> **PASSAGE FOR REVIEW**
== Segment start ==
It’s Official: Water Birth Carries No Added Risk

Image: Amy Martin
Jennifer Gallardo has birthed eight of her nine children in water. She considers the technique a powerful pain relief tool for mothers who want to go drug-free.
“Imagine you’re having a charley horse in your leg, then you get into hot water,” the Portland mother and owner of Andaluz Waterbirth Center says. “That pain is now just dull and manageable.”
But as recently as 2014, the American Pediatric Association and American College of Obstetrics and Gynecology advised women against giving birth in the water—despite its endorsement of laboring while immersed—calling it an experimental practice with “rare but serious adverse effects.”
== Segment end ==
> **INFORMATION GIVEN**
== Segment start ==
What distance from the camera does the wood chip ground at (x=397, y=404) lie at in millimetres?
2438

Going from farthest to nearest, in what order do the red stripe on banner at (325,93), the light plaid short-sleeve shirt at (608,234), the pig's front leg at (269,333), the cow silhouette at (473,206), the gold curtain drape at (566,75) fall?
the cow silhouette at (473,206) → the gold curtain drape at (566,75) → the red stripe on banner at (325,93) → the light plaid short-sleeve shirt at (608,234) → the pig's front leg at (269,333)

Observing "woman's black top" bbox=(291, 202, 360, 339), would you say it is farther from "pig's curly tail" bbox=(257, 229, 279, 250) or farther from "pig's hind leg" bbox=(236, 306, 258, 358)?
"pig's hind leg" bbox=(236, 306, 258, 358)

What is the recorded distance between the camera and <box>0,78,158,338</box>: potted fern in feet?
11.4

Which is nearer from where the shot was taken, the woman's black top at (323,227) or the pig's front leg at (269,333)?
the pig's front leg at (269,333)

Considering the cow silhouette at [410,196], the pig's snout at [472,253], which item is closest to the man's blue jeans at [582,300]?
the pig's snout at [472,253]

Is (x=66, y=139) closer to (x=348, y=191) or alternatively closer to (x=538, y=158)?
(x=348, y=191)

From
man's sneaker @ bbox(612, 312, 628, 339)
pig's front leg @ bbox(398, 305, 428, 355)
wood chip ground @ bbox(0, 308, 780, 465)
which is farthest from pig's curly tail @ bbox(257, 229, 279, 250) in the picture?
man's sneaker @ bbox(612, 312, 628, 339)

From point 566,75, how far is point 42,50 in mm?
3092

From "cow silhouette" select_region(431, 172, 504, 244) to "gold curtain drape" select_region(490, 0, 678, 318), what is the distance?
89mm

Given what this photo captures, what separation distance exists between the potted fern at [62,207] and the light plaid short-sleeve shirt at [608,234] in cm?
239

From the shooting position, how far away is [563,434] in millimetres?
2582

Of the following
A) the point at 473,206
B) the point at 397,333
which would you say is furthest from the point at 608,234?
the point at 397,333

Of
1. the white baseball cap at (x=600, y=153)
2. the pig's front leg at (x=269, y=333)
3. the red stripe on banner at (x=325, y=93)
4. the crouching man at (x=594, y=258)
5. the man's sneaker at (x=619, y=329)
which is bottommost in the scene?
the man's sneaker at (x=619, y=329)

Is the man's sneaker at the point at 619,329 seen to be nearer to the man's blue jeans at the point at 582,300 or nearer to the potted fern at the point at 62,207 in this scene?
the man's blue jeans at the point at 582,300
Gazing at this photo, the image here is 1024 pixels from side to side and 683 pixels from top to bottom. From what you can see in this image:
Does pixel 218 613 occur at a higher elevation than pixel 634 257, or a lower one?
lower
== Segment end ==
> **USING THE INFORMATION**
1. In the article on water birth, translate this sentence into Spanish: "She considers the technique a powerful pain relief tool for mothers who want to go drug-free."
2. According to the article on water birth, how many of her nine children did Jennifer Gallardo birth in water?
3. Write the next few sentences of the article on water birth, picking up after its final sentence.

> **RESPONSE LIST**
1. Ella considera la técnica una poderosa herramienta para aliviar el dolor en las madres que desean dar a luz sin medicamentos.

2. Eight.

3.
That perception could be about to change. According to a groundbreaking new Oregon State University study, water birth poses no more risk to newborns than a “land” birth. In 2004, Melissa Cheney, chair of the Midwife Alliance Division of Research, began a data collection project, asking midwives nationwide to voluntarily submit information about births they attended. The online registry now has data on more than 100,000 births, including 6,534 water births. Cheney partnered with OSU to dissect a set of data from 2004 to 2009 that included 18,343 at-home and birth-center births attended by midwives in the United States. While water births were not found to be safer than land births, there was no additional risk associated with the birthing method in low-risk mothers. (Cheney notes that they also found a statistically insignificant increased risk for the mother to have a vaginal tear.)
“Up until this point there was very little data besides case studies,” she says. “We had no way of knowing how many births were happening in water.”